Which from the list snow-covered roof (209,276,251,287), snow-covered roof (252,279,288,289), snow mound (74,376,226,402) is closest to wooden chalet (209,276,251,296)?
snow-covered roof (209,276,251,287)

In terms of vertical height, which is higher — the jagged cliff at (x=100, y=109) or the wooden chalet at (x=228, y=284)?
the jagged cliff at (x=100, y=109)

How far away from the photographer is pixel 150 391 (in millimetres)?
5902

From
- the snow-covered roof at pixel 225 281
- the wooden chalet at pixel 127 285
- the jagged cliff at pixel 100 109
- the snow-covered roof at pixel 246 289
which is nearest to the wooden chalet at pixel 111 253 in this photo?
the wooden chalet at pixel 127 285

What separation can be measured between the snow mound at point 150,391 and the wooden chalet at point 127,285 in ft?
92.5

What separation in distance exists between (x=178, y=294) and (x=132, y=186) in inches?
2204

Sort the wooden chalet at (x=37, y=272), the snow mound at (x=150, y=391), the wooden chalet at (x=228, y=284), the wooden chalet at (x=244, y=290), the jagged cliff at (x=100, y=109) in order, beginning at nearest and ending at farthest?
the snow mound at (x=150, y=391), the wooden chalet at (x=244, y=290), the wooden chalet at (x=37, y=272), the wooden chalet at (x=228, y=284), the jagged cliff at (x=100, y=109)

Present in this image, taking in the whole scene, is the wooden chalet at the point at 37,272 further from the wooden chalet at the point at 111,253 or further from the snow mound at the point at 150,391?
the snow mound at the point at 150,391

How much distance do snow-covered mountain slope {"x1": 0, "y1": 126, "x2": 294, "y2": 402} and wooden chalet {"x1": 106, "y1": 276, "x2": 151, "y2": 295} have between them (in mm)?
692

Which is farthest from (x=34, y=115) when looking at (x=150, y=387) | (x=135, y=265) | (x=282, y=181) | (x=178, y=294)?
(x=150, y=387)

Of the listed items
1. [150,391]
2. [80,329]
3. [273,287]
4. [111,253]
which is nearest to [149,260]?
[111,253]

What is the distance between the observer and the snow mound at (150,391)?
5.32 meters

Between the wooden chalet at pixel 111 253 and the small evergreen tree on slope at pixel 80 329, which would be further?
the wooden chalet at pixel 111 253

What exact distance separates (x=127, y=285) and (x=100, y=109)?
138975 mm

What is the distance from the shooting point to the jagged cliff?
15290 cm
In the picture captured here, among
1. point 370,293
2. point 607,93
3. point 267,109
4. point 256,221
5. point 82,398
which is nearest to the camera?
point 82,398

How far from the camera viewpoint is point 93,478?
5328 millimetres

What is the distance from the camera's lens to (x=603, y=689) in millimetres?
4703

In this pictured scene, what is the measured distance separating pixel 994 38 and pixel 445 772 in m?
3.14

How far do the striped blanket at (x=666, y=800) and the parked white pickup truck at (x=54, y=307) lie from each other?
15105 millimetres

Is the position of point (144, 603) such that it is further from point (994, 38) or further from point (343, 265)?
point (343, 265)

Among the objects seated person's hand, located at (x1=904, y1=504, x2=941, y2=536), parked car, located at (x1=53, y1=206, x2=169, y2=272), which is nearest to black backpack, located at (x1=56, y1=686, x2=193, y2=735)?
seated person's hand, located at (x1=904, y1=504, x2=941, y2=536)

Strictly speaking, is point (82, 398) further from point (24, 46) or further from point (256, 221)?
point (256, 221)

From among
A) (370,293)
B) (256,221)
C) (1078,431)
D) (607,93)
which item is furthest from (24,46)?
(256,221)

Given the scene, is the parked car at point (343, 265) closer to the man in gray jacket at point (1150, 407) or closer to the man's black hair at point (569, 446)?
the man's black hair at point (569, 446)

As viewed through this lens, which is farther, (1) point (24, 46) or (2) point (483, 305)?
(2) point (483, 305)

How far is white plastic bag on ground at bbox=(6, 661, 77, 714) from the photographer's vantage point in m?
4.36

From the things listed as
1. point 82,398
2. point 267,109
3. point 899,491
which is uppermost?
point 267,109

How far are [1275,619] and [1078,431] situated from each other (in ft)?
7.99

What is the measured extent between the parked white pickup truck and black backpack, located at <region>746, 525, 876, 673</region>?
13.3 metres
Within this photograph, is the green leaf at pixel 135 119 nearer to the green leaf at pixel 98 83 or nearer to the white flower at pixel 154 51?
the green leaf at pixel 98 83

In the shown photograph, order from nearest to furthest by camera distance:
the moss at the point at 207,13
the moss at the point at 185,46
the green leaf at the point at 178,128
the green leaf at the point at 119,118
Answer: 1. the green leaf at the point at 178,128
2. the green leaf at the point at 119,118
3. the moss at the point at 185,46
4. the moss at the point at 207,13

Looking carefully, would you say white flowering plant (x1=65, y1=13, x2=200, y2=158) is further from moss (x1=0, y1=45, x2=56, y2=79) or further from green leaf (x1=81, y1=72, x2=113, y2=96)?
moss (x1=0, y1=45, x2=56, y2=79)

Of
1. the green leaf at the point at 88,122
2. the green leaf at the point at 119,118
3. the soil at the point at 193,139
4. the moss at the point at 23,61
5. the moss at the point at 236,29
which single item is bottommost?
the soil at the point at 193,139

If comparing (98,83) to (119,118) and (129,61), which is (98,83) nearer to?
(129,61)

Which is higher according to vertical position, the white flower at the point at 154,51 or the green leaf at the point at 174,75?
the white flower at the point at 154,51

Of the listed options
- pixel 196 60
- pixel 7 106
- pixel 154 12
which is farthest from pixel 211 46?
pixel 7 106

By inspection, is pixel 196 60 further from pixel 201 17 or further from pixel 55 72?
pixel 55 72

■ ■ ■ ■ ■

EXERCISE INSTRUCTIONS
Swap "photographer" for "camera" in all the rows above, keeping every other word unchanged.

WRITTEN RESPONSE
Which from the list snow-covered roof (209,276,251,287), snow-covered roof (252,279,288,289), snow mound (74,376,226,402) is closest to wooden chalet (209,276,251,296)?
snow-covered roof (209,276,251,287)

In terms of vertical height, which is higher — the jagged cliff at (x=100, y=109) or the wooden chalet at (x=228, y=284)?
the jagged cliff at (x=100, y=109)

How far away from the camera is pixel 150 391 (in millimetres)?
5902

From
- the snow-covered roof at pixel 225 281
- the wooden chalet at pixel 127 285
- the jagged cliff at pixel 100 109
- the snow-covered roof at pixel 246 289
which is nearest to the wooden chalet at pixel 111 253 in this photo?
the wooden chalet at pixel 127 285

What separation can be measured between the snow mound at point 150,391 and the wooden chalet at point 127,285 in ft?
92.5

What separation in distance exists between (x=178, y=294) and (x=132, y=186) in inches?
2204

Sort the wooden chalet at (x=37, y=272), the snow mound at (x=150, y=391), the wooden chalet at (x=228, y=284), the wooden chalet at (x=244, y=290), the jagged cliff at (x=100, y=109) in order, beginning at nearest and ending at farthest?
the snow mound at (x=150, y=391), the wooden chalet at (x=244, y=290), the wooden chalet at (x=37, y=272), the wooden chalet at (x=228, y=284), the jagged cliff at (x=100, y=109)

Present in this image, taking in the whole scene, is the wooden chalet at the point at 37,272 further from the wooden chalet at the point at 111,253 or further from the snow mound at the point at 150,391?
the snow mound at the point at 150,391

How much distance do snow-covered mountain slope {"x1": 0, "y1": 126, "x2": 294, "y2": 402} and wooden chalet {"x1": 106, "y1": 276, "x2": 151, "y2": 295} have between them (in mm)?
692

Which is farthest from (x=34, y=115) when looking at (x=150, y=387) | (x=135, y=265) | (x=282, y=181) | (x=178, y=294)?
(x=150, y=387)

Of the listed items
1. [150,391]
2. [80,329]
3. [273,287]
4. [111,253]
which is nearest to [149,260]?
[111,253]

What is the distance between the observer and the snow mound at (150,391)?
5.32 meters

Between the wooden chalet at pixel 111 253 and the small evergreen tree on slope at pixel 80 329, which would be further?
the wooden chalet at pixel 111 253

What exact distance separates (x=127, y=285) and (x=100, y=109)?
138975 mm

What is the distance from the shooting point to the jagged cliff?
15290 cm
In the picture captured here, among
1. point 370,293
2. point 607,93
3. point 267,109
4. point 256,221
5. point 82,398
which is nearest to the camera?
point 82,398

How far from the camera viewpoint is point 93,478?
5328 millimetres

What is the distance from the camera's lens to (x=603, y=689) in millimetres?
4703

In this pictured scene, what is the measured distance separating pixel 994 38 and pixel 445 772 in m?
3.14

How far do the striped blanket at (x=666, y=800) and the parked white pickup truck at (x=54, y=307) lie from each other?
15105 millimetres

Is the position of point (144, 603) such that it is further from point (994, 38) or further from point (343, 265)?
point (343, 265)

Among the objects seated person's hand, located at (x1=904, y1=504, x2=941, y2=536), parked car, located at (x1=53, y1=206, x2=169, y2=272), which is nearest to black backpack, located at (x1=56, y1=686, x2=193, y2=735)?
seated person's hand, located at (x1=904, y1=504, x2=941, y2=536)

Strictly speaking, is point (82, 398) further from point (24, 46) or further from point (256, 221)?
point (256, 221)

From among
A) (370,293)
B) (256,221)
C) (1078,431)
D) (607,93)
which item is furthest from (24,46)?
(256,221)

Given the scene, is the parked car at point (343, 265) closer to the man in gray jacket at point (1150, 407) or closer to the man's black hair at point (569, 446)?
the man's black hair at point (569, 446)

As viewed through this lens, which is farther, (1) point (24, 46) or (2) point (483, 305)?
(2) point (483, 305)

How far is white plastic bag on ground at bbox=(6, 661, 77, 714) from the camera's vantage point in m?
4.36

From the things listed as
1. point 82,398
2. point 267,109
3. point 899,491
which is uppermost?
point 267,109

How far are [1275,619] and [1078,431] situated from each other (in ft)?
7.99

What is the measured extent between the parked white pickup truck and black backpack, located at <region>746, 525, 876, 673</region>?
13.3 metres
Within this photograph, is the green leaf at pixel 135 119 nearer to the green leaf at pixel 98 83 or nearer to the white flower at pixel 154 51?
the green leaf at pixel 98 83

In the shown photograph, order from nearest to furthest by camera distance:
the moss at the point at 207,13
the moss at the point at 185,46
the green leaf at the point at 178,128
the green leaf at the point at 119,118
Answer: 1. the green leaf at the point at 178,128
2. the green leaf at the point at 119,118
3. the moss at the point at 185,46
4. the moss at the point at 207,13

Looking carefully, would you say white flowering plant (x1=65, y1=13, x2=200, y2=158) is further from moss (x1=0, y1=45, x2=56, y2=79) or further from green leaf (x1=81, y1=72, x2=113, y2=96)?
moss (x1=0, y1=45, x2=56, y2=79)

Of
1. the green leaf at the point at 88,122
2. the green leaf at the point at 119,118
3. the soil at the point at 193,139
4. the moss at the point at 23,61
5. the moss at the point at 236,29
which single item is bottommost?
the soil at the point at 193,139

If comparing (98,83) to (119,118) and (129,61), which is (98,83) nearer to?
(129,61)

Which is higher according to vertical position, the white flower at the point at 154,51 or the green leaf at the point at 174,75?
the white flower at the point at 154,51

Of the listed options
- pixel 196 60
- pixel 7 106
- pixel 154 12
which is farthest from pixel 211 46?
pixel 7 106

By inspection, is pixel 196 60 further from pixel 201 17 or further from pixel 55 72?
pixel 55 72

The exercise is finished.